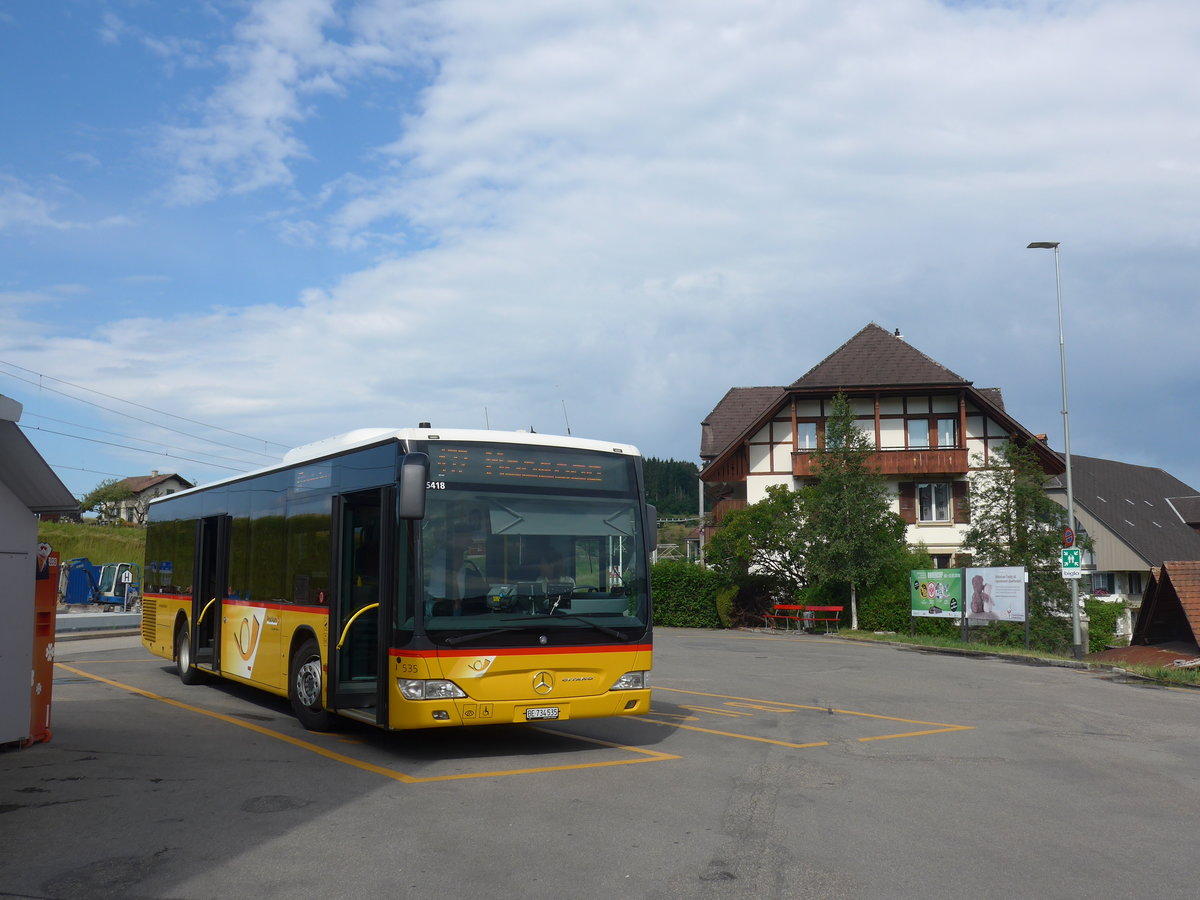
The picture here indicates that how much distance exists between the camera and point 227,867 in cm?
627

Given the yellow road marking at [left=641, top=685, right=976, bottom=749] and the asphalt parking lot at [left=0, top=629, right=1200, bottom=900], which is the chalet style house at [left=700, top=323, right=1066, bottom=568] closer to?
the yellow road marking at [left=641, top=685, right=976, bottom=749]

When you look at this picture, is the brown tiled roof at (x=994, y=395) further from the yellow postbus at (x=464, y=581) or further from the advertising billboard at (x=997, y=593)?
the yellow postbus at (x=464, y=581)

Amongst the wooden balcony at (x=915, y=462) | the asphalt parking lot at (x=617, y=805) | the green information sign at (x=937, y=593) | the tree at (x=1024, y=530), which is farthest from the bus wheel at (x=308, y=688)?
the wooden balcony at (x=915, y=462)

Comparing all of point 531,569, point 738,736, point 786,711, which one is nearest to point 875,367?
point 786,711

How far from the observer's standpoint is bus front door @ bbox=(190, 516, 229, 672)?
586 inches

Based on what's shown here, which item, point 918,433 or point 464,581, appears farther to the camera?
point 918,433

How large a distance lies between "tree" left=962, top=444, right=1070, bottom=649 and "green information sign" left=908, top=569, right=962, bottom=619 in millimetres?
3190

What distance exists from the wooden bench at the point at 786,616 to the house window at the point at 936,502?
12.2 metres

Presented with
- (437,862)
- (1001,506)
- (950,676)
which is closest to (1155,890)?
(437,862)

################

Przepisz, proszę, wiersze, zaczynając od wiersza zawierającego „Presented with” i kończąc na końcu rekordów (oba krańce włącznie). Każdą współrzędną w odpowiedziach pomnóż przez 2 i zaokrąglij do liczby całkowitej, połówki w górę, a pozostałe liczby zostaw bez zmian.

ROZWIĄZANIE ZADANIA:
Presented with
- (437,862)
- (1001,506)
- (950,676)
which is closest to (1155,890)?
(874,1724)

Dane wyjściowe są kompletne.